Simple steps – to reframe behavior 

How can corporations and investors better manage systemic risks and strengthen our institutions? The how-to of system-level investing is laid out in 21st Century Investing. They can invest in solutions to systemic problems, like green energy or workforce development. The Dutch pension fund manager PGGM, for example, has allocated $17 billion to what it describes as a solutions or impact portfolio that focuses on four issues: climate change, food security, health care, and water. Of this $17 billion, $1.53 billion was invested in climate change, pollution, and emissions solutions—producing over 11.6 megawatt hours of renewable energy, or enough to power around 3.5 million homes for a year. Another $477 million was invested in water-scarcity solutions in 2018 alone—saving enough water to cover the average water consumption of 1.6 million residents in the Netherlands for a year.

They can also collaborate with each other, rather than compete, to strengthen the systems they operate in. For example, the California Public Employees Retirement System (CalPERS) has compiled academic research in a database called the Sustainable Investment Research Initiative (SIRI). SIRI facilitates scholarly reviews of system-related research, convenes researchers to discuss environmental, social, and governance (ESG) factors and related issues, and manages a public online database of 1,900 studies on sustainable investing.

Finally, instead of working around the government, they can pay their share of taxes and work with governments to try and create more resilient systems.
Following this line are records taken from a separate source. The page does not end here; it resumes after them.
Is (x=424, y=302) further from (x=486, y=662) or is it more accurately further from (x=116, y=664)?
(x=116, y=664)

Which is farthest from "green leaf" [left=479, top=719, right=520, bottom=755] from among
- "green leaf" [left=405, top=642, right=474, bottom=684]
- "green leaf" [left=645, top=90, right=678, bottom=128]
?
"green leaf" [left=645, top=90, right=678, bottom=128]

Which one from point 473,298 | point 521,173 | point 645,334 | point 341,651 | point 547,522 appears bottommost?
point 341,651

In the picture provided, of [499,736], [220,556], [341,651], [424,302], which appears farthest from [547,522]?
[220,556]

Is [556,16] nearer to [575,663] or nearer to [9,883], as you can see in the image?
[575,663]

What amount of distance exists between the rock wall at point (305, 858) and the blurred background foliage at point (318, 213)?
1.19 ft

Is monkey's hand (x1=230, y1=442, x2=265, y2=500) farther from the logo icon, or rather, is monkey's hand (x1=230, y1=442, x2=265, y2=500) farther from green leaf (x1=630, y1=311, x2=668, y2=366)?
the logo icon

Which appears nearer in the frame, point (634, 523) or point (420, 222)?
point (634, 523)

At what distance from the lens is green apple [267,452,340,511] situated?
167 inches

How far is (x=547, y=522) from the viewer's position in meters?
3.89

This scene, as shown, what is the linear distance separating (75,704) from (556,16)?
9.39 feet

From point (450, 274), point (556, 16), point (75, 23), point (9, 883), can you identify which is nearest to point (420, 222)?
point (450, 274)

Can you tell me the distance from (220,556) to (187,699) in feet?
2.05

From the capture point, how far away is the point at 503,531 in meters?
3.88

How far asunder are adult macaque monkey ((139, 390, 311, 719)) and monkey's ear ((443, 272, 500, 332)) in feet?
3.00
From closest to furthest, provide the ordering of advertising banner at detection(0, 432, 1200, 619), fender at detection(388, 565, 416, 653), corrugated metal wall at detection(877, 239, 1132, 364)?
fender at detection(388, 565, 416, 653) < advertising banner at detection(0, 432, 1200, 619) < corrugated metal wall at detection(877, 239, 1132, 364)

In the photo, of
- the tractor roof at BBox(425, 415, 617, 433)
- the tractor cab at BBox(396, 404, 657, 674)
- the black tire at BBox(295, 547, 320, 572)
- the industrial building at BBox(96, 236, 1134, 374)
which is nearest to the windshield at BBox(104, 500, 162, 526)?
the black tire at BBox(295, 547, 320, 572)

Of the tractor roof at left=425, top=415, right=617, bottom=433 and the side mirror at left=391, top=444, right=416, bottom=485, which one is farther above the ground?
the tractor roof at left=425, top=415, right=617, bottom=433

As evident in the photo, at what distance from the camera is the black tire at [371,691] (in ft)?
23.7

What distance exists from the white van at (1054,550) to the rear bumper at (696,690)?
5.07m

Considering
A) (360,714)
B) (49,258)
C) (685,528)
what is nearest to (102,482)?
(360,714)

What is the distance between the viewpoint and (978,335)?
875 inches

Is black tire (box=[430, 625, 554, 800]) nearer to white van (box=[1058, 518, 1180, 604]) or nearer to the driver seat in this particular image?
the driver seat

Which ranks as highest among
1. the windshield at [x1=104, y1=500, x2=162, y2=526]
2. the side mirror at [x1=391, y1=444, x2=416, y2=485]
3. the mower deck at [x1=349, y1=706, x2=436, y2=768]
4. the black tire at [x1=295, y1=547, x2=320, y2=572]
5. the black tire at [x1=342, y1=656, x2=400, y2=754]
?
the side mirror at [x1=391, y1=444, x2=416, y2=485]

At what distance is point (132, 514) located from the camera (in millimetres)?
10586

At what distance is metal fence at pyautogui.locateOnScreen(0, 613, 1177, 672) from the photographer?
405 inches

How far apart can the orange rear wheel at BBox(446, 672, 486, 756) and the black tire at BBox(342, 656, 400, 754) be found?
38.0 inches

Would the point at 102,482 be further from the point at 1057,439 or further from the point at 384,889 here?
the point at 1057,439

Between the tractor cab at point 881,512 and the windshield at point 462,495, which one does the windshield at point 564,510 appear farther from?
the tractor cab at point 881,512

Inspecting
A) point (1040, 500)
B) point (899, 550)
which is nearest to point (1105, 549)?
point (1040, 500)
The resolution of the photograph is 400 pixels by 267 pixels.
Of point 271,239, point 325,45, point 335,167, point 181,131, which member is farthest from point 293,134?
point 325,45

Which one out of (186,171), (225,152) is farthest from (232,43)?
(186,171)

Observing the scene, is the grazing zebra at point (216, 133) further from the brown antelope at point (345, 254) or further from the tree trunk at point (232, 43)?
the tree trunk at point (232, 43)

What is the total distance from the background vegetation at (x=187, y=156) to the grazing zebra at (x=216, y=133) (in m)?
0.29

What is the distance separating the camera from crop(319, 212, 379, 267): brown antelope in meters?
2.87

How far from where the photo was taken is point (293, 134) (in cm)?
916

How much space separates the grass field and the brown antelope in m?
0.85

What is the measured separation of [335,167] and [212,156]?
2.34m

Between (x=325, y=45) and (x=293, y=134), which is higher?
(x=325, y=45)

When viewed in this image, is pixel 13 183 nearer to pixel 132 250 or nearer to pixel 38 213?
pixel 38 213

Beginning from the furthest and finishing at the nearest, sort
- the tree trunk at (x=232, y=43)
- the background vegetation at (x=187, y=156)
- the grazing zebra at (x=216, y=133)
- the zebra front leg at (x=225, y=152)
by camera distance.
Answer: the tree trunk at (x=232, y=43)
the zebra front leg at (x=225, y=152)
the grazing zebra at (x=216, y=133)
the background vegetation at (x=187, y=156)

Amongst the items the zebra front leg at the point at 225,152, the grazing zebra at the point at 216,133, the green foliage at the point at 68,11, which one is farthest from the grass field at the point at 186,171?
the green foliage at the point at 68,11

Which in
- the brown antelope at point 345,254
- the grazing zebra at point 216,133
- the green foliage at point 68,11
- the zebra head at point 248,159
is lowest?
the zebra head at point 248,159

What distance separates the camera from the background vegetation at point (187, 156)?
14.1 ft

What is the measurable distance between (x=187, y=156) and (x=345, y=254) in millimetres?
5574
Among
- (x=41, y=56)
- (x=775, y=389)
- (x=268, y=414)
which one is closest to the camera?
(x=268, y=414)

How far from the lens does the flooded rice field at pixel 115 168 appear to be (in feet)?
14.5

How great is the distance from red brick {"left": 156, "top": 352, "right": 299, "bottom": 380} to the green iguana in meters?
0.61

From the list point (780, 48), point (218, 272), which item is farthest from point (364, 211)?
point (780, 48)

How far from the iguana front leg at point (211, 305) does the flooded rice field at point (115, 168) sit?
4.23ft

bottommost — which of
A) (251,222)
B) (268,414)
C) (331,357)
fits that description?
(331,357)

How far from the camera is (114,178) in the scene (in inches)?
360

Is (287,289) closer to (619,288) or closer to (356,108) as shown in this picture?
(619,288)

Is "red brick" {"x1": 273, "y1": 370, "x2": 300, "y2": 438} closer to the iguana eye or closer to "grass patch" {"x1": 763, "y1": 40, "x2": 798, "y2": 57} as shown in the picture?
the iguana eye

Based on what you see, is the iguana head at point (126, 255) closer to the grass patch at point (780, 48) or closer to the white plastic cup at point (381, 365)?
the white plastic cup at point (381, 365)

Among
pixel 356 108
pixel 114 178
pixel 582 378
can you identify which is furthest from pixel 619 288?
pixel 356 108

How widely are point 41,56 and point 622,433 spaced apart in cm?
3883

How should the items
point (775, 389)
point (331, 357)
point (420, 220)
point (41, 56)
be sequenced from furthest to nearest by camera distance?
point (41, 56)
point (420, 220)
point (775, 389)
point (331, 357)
For example, in 2017, Norges Bank Investment Management (NBIM), a unit of the Norwegian central bank, issued a position paper on taxes because of their concern that excessive short-term emphasis on allocating profits to shareholders may not be in companies’ or investors’ best interests, NBIM clarified its belief that “Managing long-term value does not require aggressive tax behavior.” NBIM also solidified that it expects corporate boards of directors will “discourage the pursuit of aggressive tax avoidance not in shareholders’ long-term interest.”

These examples can and should be a model to us all. We are not recommending corporations and investors do this out of the goodness of their hearts. Companies benefit when systems run well. As climate change worsens, income disparities grow, and we remain polarized, we expect to see more disruption in our lives – and the potential for huge and unmanaged value destruction. Focusing more on preventing these disruptions rather than reacting to them can benefit everyone – corporations, investors, governments, and workers.

 

William Burckart is president of the The Investment Integration Project and Brian Tomlinson is director of research at the CEO Investor Forum.